Ces réquisitions sont toutefois moins élevées que les peines auxquelles les trois prévenus avaient été condamnés en première instance. M. Fillon avait écopé, en juin 2020, de cinq ans de prison, dont deux ferme, 375 000 euros d’amende et dix ans d’inéligibilité ; son épouse, de trois ans avec sursis et 375 000 euros d’amende ; et M. Joulaud s’était vu infliger trois ans d’emprisonnement avec sursis, 20 000 euros d’amende avec sursis et cinq ans d’inéligibilité.

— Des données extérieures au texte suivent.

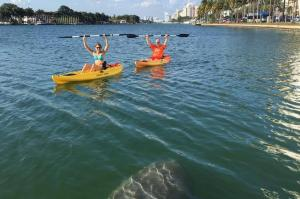 2-hour-single-person-kayak-rental-in-miami-beach-in-miami-beach-373465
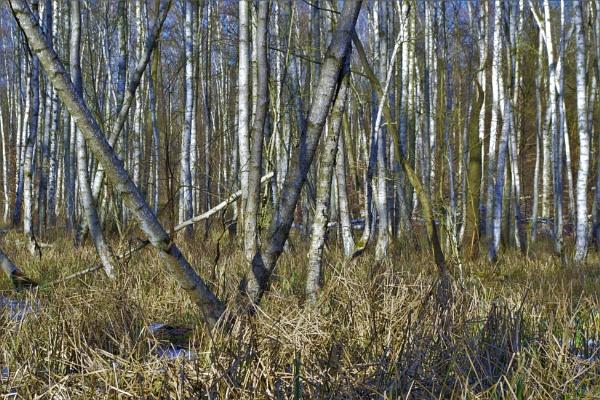 POLAND - Nature\'s Impressions No.63 by PentaxBro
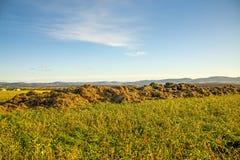 Collina di Dung su un prato con le camice tedesche degli altopiani Fotografia Stock Libera da Diritti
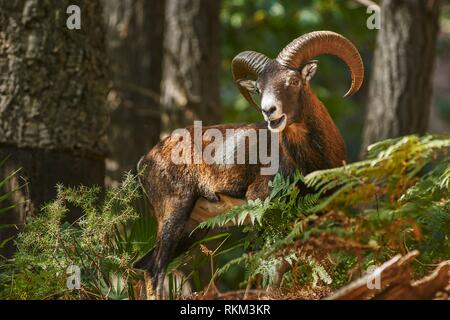 Common or European mouflon (Ovis orientalis musimon). Andalusia. Spain. - Stock Photo
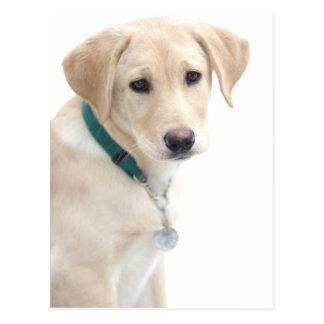 Valp för Labrador Retriever, HERR) Vykort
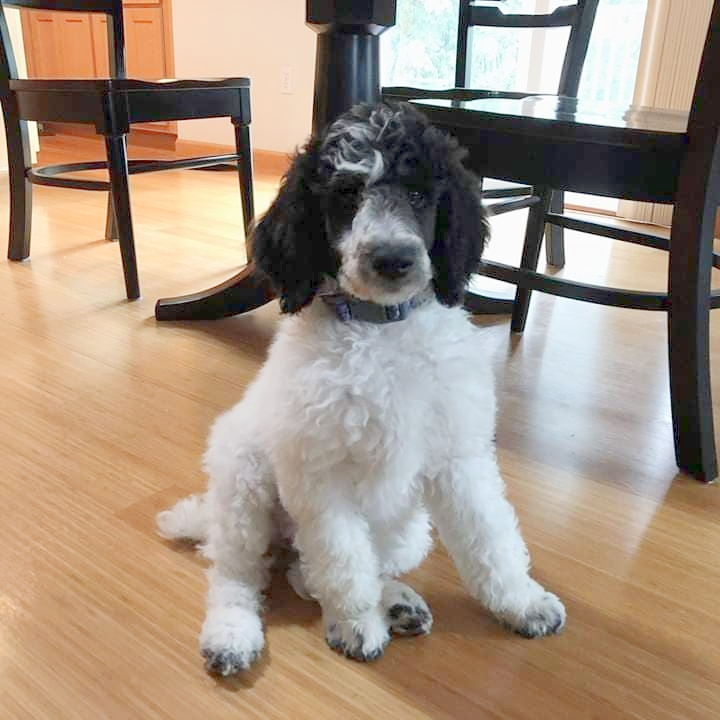crown standard poodle puppy for sale | Happy Tails Dog Training, LLC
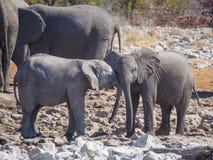 Två mycket unga afrikanska elefanter som påverkar varandra och kelar huvudet - - head, den Etosha nationalparken, Namibia Royaltyfri Fotografi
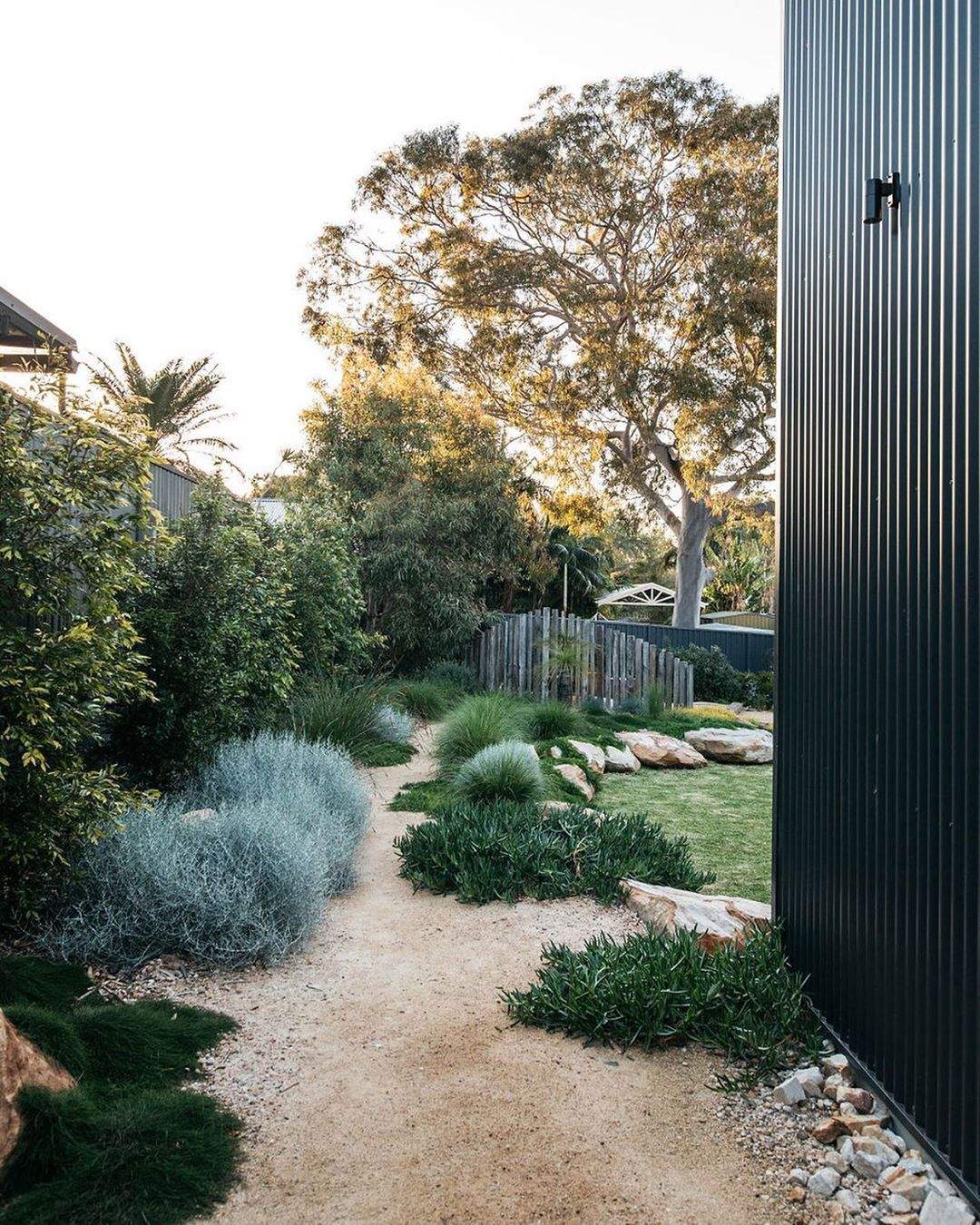 Native Plant Project on Instagram Take a peek over the fence at some new look Aussie backyards Online now at our emag link in bio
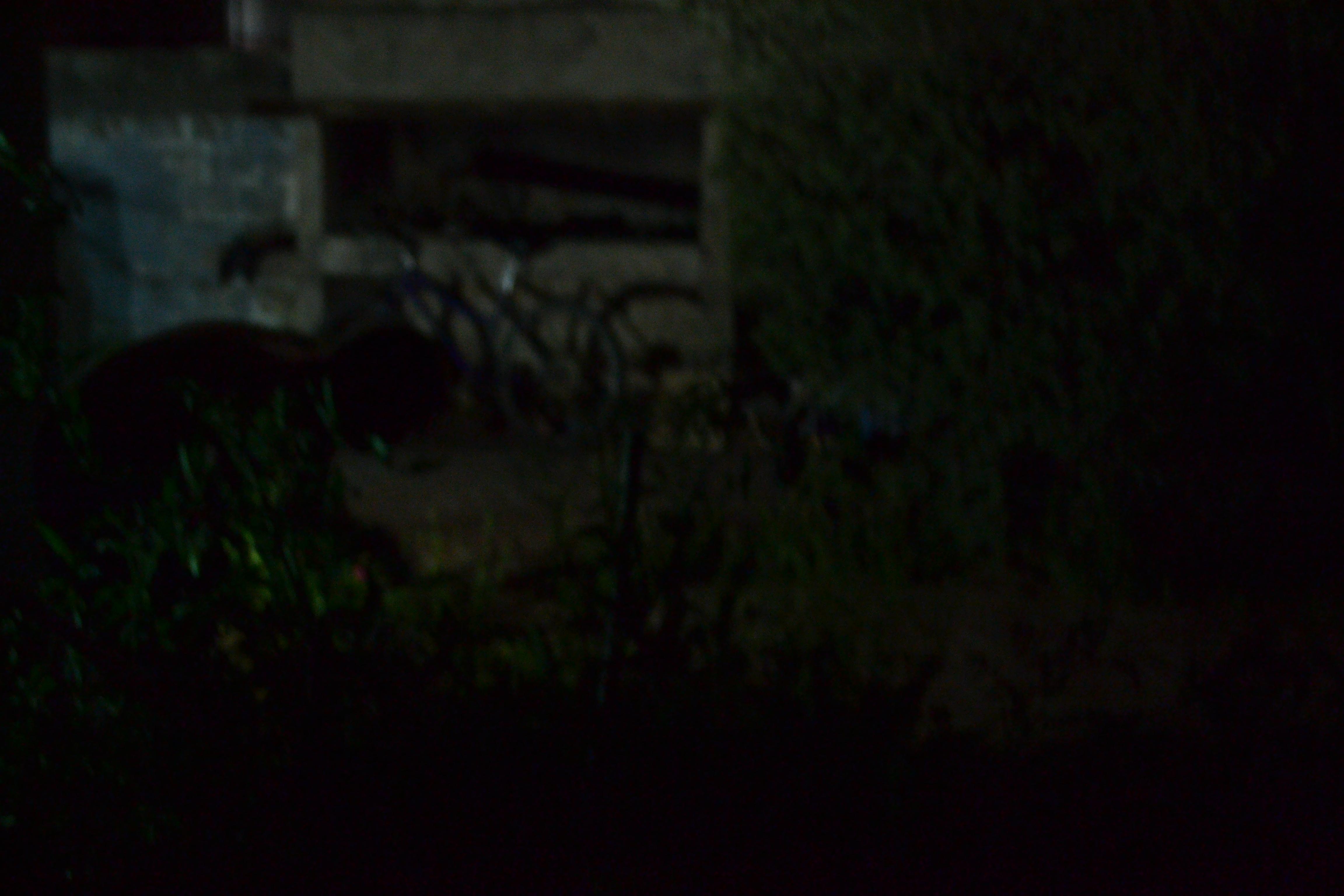 BA 192 - Regando de noche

Les tâches attribuées à Penelope Fillon étaient « redondantes » avec celles d’autres collaborateurs et cet emploi était marqué par la « confidentialité », puisqu’il était connu seulement du « premier cercle » du couple, a encore souligné l’avocat général, Bruno Revel. « Mme Fillon ne s’est jamais présentée comme la collaboratrice parlementaire de son mari et de M. Joulaud », dans la circonscription, « tout le monde [l’]ignore ! » a-t-il poursuivi, revenant sur chacune des missions que la Franco-Galloise a affirmé accomplir alors.

En ce qui concerne d’abord les « mémos » qu’elle a dit rédiger en préparation des manifestations locales, « il n’en a été retrouvé aucune trace ». La relecture des discours, l’accueil d’administrés à domicile et la gestion du courrier sont autant de tâches jugées « impalpables » par l’accusation. Quant aux « remontées d’informations » depuis le terrain, il s’agit d’une activité « évanescente, pour ne pas dire vaporeuse », a insisté le magistrat.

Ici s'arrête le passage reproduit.